Now one may say that I simply got lucky with the perfect angle on the suspension, or that my derriere happened to land just right. Well to that I say phooey! I've had this hammock out a few times for short backyard "tests" and each time out I'd had the same results. Now I know that the ridge is still there as the first time I was testing this new rig out I moved around quite a bit trying head left, head right, feet at one end, and feet at the other. During this bout of hammock gymnastics that would make Shug mighty proud (or at least giggle with glee ) I did notice a small ridge in line with my buttocks. In my larger hammocks (10.5' x 5' [DIY: Green Monster] and 10' x 6'[$5 Kmart clearance: Big Red]) the ridge created extends along the entire length of my sizable size 11 feet, in this new hammock (dubbed the Lean Green) the ridge barely reaches my instep measured from the heel. Smaller hammock equals a smaller ridge perhaps?
So a bit of background is in store. I've been doing this hammocking thing for almost two years now and have spent more than a small number of nights in my super scientific test area (the backyard), on the trail, and even in large campgrounds surrounded by rolling metal behemoths, which rumble like sleeping dragons all night long. So while I'm not an expert, I'm no spring chicken with this hanging thing either.

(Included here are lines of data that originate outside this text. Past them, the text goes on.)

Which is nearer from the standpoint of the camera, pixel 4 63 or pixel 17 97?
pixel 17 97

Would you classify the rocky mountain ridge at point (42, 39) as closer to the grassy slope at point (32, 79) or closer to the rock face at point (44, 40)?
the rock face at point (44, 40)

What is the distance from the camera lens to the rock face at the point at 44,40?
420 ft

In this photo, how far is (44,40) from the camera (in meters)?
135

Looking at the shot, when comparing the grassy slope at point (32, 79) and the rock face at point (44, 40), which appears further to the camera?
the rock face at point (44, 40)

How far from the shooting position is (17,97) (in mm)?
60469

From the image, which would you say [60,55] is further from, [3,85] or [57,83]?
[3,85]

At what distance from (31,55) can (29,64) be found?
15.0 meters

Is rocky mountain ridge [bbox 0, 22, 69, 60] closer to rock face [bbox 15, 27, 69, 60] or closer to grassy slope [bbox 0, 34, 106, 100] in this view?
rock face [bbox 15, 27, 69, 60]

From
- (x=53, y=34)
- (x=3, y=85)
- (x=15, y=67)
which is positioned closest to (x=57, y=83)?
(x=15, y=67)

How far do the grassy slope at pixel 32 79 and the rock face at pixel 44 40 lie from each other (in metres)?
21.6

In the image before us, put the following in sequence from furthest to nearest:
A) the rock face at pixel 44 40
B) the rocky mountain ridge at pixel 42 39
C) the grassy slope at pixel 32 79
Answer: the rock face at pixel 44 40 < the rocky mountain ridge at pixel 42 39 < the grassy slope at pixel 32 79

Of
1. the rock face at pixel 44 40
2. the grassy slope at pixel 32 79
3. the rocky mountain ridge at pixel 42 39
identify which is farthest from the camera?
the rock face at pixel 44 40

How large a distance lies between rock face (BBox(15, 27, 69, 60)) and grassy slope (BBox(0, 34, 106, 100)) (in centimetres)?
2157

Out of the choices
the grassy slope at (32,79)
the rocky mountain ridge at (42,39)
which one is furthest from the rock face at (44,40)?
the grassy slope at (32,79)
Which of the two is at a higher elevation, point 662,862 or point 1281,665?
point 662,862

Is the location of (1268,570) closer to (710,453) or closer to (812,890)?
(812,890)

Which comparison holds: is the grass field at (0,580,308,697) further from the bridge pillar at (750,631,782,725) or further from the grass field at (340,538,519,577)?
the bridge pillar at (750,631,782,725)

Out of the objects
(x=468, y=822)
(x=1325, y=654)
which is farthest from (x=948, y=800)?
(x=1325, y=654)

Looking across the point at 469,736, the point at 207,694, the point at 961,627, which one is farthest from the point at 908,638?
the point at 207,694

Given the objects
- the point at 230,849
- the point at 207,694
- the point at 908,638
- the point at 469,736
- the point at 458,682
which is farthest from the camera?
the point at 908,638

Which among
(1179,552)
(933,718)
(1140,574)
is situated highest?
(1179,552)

My Green Monster has had a noticeable calf ridge every time I've used it. More nights than not the ridge, has been bad enough that I've had to get out and adjust the suspension at least once, if not twice, to reduce it to a tolerable point. This is with a fixed SRL and setting the foot end much higher than the head, often times as high as my 5'8" body will stretch. This being my first hammock, and being that I made it myself I loved it no matter how much pain it caused me. Kind of like having a child that ends up being a hooligan, no matter what they do you never stop loving them.
Big Red on the other hand was comfortable the first time I hung it. I can barely notice the ridge line as it is so wide that I can go completely to one side of it without much maneuvering. Big Red quickly became my favorite hammock, although weighing in at nearly 17oz with nothing more than suspension it's not my favorite to carry on the trail. With Big Red's large size came floppy side panels that can require a bit wrestling at times to get them off the face when trying to sleep. It's a bit like a large dog that still thinks it is a small puppy. It can break things and knock over the occasional person but that's just because it doesn't realize its size.
In came Lean Green. It started life as the same $5 Kmart clearance hammock. I surgically removed the floppy sewn on side panels and snipped a foot off its length. A bit of stitching and end gathering later it was ready for a test. It's like a new marriage. It gives just the right amount of support and gentle snuggle. So what if it wakes up before me to brush its teeth so I think it doesn't have morning breath. I don't care; I can take a bit of fiction when life is so good.
So while I was lying in the Lean Green hammock last night gently being rocked to sleep I had a thought. What if hammock comfort doesn't come from increased size, but rather proper portioning? Perhaps it's not the length, nor the width but the ratio of the two? I also feel that with the reduced size my butt had a smaller area to land so it naturally gravitated to its proper place causing the lack of sweet spot searching altogether. Whatever it is I have to say that I love my new Lean Green hammock, and can't wait to get some lighter weight material to reduce its weight even further.